After 20 years of waiting, the Army has finally signed a deal to purchase a medium wheeled armour capability in Boxer. This will transform the Army and make it expeditionary in a way it never has been before. With tracked armour, there has been no decision on Challenger 2 LEP or Warrior CSP. Many voices within both the MoD and the Army suggest that neither programme is now sufficient given an increased number of threats. The Army is considering a proposal by Bae Systems / Rheinmetall (RBSL) to fit a new turret to Challenger 2 with a 120 mm smoothbore. A second initiative, the Heavy Armour Automotive Improvement Programme (HAAIP), will add a new power pack to improve mobility. The worry is that the number of changes to Challenger 2 are so significant that the LEP has become a new tank programme. The risks and costs associated with such a complex series of upgrades could delay the revised MBT’s entry into service without guaranteeing a successful outcome. The same is true for Warrior.
Delivery of the new Ajax reconnaissance vehicle family has also been very slow.

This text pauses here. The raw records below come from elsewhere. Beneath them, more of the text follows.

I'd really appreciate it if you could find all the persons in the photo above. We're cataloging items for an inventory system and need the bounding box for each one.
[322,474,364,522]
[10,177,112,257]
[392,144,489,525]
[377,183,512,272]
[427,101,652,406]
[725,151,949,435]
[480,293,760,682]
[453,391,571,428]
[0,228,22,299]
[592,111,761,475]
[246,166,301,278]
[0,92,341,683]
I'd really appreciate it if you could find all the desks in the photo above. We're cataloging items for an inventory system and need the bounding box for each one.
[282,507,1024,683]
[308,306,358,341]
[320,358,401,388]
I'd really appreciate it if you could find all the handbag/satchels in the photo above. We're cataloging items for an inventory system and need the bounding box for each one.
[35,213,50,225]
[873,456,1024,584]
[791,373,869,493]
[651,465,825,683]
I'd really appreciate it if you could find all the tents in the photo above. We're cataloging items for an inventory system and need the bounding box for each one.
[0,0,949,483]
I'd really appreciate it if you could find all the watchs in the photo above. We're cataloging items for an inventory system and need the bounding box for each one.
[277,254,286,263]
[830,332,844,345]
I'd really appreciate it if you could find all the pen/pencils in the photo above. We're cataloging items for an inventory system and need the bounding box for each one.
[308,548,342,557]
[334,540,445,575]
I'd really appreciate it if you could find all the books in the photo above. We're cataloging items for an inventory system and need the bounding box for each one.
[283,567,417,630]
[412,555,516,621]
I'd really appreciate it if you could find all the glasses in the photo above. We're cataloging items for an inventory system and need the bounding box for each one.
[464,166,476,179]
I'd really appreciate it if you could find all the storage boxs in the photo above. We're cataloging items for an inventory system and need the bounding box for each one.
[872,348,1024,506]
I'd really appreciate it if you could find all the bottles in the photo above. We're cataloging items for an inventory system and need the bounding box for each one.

Rumours abound of cracked hulls and broken suspensions, because the chassis cannot support the extra weight of armour added to the platform. GDLS will need to have a better 2020. The Multi-Role Protected Vehicle Programme (MRVP) continues, but still no decision has been made concerning Package 1 and Package 2 preferred options.
Infrastructure modernisation has been an issue ever since we decided to bring the Army home from Germany. Not only do we need to update existing facilities, particularly accommodation, we must also build new barracks to house returning units. Refurbished infrastructure requirements apply to all three services. Training facilities are important too. Indoor synthetic training and simulation systems have the potential to save money while increasing the skills of personnel who use them. If the Army is acquiring lots of shiny new vehicles, it will also need garage space and servicing bays to store and maintain them. The basing plan is a less visible activity, but progress has been made during the year across the property portfolio. Newly refurbished facilities have a positive impact on morale and this directly affects retention.
Interestingly, we are seeing the Navy move to a model where all warships will have multiple crews (nuclear missile submarines already have this) enabling vessels to spend more time deployed at sea. The operational readiness cycle, whereby we have one unit deployed / on high readiness, one unit working-up; and a third unit resting and refitting after a deployment, works very well. But, it is something that relies on adequate headcount to make it work properly. This initiative is also important it will do much to enhance lifestyle, another lever of retention.
Recruitment has improved in 2019, especially for the Army. Although retention has slipped somewhat, the outflow is running at 6.8%, which, according to the Army is close to its historical norm of 6.4%, a figure maintained since the “Options for Change” SDSR in 1990. Above all, the CGS, General Sir Mark Carleton-Smith, has made improving the Army’s offer a priority for 2019 and we have already started to see efforts made under his leadership bear fruit.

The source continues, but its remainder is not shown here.